** begin **

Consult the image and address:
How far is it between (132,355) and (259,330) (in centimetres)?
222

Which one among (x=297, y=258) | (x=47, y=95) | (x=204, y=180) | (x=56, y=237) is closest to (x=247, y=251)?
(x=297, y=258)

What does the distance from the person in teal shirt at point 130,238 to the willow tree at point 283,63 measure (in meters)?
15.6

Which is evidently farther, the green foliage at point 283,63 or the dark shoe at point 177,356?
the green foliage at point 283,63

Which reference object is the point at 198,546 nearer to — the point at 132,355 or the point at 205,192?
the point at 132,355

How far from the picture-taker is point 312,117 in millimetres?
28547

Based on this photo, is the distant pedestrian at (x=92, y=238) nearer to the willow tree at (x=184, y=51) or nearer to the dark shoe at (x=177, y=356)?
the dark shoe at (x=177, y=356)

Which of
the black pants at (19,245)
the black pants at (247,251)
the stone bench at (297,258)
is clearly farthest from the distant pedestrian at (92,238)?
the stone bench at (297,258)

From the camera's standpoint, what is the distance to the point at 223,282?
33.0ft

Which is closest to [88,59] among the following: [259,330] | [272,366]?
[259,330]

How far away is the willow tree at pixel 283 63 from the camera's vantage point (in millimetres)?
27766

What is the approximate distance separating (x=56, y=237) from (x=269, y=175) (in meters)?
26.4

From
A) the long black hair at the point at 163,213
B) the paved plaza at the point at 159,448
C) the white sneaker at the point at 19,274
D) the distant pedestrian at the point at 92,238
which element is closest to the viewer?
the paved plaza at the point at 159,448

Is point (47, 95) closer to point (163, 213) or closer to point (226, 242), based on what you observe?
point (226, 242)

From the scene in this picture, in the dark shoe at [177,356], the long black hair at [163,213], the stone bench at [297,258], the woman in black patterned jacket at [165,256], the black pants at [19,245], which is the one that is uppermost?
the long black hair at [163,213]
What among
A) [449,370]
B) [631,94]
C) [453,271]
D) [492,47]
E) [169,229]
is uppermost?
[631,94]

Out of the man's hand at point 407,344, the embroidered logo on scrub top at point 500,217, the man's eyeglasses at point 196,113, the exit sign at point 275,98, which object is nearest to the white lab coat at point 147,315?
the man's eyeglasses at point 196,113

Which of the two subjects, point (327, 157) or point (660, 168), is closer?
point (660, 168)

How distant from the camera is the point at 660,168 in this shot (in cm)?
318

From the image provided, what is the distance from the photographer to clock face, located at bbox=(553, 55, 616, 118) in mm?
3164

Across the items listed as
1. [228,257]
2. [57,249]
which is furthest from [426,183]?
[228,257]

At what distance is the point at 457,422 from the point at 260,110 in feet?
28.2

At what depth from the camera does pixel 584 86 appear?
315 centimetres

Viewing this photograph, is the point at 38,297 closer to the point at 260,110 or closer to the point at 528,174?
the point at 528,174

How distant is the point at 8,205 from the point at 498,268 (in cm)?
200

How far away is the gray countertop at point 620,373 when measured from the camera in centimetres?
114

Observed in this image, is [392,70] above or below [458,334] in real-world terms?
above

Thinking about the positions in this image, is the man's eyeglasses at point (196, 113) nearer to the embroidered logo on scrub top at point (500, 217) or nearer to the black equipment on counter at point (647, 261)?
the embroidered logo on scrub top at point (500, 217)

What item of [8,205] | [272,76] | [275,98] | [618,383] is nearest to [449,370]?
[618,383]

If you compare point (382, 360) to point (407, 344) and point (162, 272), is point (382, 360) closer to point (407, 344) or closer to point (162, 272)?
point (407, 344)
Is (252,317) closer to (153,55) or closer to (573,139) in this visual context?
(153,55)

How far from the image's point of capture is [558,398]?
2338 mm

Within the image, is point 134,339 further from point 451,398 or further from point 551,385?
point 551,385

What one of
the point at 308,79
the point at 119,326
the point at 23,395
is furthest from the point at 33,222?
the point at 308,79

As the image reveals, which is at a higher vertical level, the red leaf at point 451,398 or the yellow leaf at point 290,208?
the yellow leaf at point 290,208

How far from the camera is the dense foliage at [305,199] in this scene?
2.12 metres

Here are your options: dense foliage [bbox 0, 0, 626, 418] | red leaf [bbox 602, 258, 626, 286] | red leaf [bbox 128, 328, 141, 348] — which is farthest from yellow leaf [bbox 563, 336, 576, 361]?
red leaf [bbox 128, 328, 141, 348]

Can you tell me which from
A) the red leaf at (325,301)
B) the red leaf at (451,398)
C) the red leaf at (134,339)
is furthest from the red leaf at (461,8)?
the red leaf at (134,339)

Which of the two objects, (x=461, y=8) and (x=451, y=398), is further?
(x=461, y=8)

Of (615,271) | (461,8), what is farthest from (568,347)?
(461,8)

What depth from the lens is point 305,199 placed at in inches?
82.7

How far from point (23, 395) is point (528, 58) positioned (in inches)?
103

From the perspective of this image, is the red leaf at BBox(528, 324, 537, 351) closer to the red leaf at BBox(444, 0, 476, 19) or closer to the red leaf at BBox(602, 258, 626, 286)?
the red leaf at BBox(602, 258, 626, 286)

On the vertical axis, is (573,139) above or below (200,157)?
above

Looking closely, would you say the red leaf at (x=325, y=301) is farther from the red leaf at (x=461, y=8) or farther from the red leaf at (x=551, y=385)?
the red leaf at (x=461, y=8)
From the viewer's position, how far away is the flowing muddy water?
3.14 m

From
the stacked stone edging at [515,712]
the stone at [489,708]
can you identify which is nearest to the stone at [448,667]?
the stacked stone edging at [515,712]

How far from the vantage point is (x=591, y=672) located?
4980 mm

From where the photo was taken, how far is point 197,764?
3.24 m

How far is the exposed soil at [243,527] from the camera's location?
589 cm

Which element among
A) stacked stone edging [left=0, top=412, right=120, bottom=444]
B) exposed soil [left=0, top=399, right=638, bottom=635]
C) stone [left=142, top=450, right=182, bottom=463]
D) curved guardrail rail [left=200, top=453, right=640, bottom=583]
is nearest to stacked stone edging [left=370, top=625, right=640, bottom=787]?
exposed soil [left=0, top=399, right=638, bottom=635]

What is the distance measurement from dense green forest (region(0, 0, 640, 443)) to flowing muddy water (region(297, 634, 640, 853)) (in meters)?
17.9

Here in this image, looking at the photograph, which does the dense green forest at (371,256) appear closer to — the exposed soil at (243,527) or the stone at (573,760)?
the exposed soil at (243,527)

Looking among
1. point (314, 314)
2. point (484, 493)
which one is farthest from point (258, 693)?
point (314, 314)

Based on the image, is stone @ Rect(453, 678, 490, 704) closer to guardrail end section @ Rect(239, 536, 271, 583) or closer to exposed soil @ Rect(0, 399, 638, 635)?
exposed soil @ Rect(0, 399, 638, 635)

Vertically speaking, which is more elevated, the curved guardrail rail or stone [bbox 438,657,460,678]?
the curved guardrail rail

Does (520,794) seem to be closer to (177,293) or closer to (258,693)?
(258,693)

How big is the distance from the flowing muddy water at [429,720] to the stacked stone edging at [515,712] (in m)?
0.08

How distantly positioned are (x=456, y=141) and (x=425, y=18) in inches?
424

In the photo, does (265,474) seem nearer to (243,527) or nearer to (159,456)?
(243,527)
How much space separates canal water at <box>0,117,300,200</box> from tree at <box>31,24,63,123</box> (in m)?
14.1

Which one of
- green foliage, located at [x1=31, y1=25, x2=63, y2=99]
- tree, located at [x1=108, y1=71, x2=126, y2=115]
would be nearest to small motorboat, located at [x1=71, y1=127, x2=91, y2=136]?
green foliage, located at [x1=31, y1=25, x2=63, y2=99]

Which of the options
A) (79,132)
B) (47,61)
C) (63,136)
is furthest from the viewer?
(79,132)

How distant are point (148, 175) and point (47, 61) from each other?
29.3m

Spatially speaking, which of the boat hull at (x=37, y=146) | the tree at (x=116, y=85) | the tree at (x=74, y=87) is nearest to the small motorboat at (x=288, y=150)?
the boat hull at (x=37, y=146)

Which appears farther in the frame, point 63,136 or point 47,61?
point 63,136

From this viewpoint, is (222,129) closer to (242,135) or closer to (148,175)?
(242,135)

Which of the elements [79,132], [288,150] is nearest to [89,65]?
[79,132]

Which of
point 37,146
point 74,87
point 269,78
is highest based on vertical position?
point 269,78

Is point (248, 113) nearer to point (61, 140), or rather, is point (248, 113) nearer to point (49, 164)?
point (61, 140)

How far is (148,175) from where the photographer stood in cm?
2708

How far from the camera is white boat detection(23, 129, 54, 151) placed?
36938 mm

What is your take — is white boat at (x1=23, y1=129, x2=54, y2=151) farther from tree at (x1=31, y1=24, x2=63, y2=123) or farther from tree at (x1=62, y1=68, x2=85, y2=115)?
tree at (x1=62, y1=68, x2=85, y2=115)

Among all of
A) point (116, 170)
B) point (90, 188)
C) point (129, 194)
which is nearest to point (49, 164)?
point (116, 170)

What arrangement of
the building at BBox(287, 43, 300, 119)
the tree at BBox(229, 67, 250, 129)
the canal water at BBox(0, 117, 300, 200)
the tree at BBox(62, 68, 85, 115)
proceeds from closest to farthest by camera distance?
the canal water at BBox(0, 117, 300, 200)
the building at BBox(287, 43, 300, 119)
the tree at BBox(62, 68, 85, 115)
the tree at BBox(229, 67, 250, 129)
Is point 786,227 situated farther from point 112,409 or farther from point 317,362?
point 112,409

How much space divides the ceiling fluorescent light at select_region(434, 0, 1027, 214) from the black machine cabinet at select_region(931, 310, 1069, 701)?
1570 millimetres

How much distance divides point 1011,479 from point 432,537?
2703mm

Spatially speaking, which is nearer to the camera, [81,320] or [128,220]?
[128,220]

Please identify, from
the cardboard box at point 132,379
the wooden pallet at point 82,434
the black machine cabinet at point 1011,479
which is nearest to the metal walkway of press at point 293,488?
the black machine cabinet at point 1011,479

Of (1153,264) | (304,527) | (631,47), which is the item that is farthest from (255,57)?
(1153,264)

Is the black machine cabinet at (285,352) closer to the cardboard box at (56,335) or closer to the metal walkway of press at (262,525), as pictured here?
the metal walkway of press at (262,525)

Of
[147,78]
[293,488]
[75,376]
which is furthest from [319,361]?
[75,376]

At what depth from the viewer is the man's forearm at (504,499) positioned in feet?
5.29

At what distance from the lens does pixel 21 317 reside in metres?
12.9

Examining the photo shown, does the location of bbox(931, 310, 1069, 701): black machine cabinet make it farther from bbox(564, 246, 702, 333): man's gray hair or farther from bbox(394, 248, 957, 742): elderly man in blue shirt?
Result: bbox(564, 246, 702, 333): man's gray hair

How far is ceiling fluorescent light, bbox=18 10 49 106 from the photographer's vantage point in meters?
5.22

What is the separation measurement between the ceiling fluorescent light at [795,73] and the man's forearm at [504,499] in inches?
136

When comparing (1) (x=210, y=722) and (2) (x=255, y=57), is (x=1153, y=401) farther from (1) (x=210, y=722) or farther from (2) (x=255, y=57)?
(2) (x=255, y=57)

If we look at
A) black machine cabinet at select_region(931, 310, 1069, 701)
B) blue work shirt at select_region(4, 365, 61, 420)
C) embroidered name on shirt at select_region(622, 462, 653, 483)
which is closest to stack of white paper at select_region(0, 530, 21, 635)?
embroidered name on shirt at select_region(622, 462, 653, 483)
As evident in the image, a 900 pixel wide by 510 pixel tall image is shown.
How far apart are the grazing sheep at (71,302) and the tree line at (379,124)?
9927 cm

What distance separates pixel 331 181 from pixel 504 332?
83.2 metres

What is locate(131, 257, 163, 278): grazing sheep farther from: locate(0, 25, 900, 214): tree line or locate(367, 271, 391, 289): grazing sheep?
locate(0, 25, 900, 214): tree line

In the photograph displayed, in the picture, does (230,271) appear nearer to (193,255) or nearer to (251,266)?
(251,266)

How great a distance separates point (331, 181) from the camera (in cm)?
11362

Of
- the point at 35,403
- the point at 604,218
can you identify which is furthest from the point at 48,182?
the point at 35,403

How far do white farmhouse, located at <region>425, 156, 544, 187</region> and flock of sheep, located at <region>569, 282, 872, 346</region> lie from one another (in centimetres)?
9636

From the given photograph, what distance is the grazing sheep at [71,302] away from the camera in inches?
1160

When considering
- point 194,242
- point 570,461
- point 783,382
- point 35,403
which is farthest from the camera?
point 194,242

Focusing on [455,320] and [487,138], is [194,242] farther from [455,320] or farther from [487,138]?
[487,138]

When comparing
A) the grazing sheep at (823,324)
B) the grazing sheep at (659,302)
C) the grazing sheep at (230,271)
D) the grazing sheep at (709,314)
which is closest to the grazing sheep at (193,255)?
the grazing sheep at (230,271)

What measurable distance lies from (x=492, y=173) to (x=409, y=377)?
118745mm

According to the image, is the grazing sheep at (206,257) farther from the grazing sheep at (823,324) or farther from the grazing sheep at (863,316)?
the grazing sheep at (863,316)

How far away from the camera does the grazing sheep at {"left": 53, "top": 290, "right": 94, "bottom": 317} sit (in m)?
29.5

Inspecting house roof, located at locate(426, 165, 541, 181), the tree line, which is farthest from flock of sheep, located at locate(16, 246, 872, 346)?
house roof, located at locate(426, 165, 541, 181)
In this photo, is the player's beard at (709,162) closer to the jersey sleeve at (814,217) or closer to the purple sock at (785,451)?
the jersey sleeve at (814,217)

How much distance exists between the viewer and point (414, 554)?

** end **

### Task instructions
Starting with the line containing "In this photo, is" and going on through the end of the material, write those lines out again, switching "purple" to "blue" and leaving everything else as it is.

### Response
In this photo, is the player's beard at (709,162) closer to the jersey sleeve at (814,217) or closer to the blue sock at (785,451)?
the jersey sleeve at (814,217)

How much distance exists between the viewer and point (414, 554)?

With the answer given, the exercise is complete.